[Problem 1]
Copy out the passage of the New Year pleas text from "This list of" up to and including "for our new year.".
[Problem 2]
In the New Year pleas text, list every behavior the writer says there should be "no more" of.

[Text block]
__________________________________________________

The Please and 10 Pleas for America’s New Year
It is a New Year. And that is a good thing.
I confess, both with some sorrow and some trepidation, that I am not a deeply religious person – at least in the traditional sense. Thus, I am not competent – and it certainly is not my place – to offer up a prayer for 2022, our New Year.
Possibly like you, I also confess that I have more ideas than answers. But it is hoped that what is offered below might help us all a bit – as a people and as a nation.
This list of my Please and Pleas for Our Country’s New Year is offered humbly. But possibly, these ideas and modest suggestions may help make this year better; may make things a little easier; and may make us all a bit happier.
Again, these are just ideas; modest suggestions. They are my offered Please and Pleas for our new year.
1. When in doubt, let us try to do the right thing. It’s sometimes hard. It’s sometimes costly. But it is always better. No more cutting in line. No more rounding the truth. No more cheating, dodging, denying, and ducking.
2. Let us start rejecting the dangerous ethos spoken by Michael Douglas’ Wall Street that “greed is good” – for in both the short and the long run, greed is not good. The world need not be viewed as a zero-sum game and sharing is almost always better.
3. Let us recognize, sadly but without fear, that our country is in a bad place. Our anger has grown so thick that reason is not breaking through. This must change.

__________________________________________________

[Provided data]
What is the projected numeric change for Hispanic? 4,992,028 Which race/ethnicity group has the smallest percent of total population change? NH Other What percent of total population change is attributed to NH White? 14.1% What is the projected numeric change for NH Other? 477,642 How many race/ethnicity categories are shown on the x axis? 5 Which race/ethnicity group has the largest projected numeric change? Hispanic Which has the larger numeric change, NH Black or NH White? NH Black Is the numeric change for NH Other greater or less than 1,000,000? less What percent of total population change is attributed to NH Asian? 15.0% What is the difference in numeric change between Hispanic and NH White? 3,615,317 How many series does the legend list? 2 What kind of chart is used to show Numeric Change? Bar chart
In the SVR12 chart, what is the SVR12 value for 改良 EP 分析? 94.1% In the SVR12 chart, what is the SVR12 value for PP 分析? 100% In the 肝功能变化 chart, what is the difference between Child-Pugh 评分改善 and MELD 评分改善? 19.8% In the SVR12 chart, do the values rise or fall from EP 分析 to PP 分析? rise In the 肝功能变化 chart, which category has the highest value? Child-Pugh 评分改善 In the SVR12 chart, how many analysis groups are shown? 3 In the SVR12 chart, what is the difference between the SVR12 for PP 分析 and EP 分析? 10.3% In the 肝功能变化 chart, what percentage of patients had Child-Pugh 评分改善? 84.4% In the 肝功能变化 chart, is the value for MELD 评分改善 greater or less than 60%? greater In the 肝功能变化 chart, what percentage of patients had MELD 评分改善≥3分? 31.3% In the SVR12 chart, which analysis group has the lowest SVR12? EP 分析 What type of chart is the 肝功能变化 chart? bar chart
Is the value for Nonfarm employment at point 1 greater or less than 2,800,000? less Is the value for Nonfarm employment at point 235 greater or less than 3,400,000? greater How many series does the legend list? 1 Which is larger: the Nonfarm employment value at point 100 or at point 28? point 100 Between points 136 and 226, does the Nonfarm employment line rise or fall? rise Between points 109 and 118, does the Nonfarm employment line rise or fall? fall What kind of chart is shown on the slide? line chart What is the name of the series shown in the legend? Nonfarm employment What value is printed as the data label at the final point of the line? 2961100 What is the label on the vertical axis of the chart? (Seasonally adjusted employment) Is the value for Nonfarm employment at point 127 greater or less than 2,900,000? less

__________________________________________________

[Written response 1]
This list of my Please and Pleas for Our Country’s New Year is offered humbly. But possibly, these ideas and modest suggestions may help make this year better; may make things a little easier; and may make us all a bit happier.
Again, these are just ideas; modest suggestions. They are my offered Please and Pleas for our new year.

[Written response 2]
- cutting in line
- rounding the truth
- cheating
- dodging
- denying
- ducking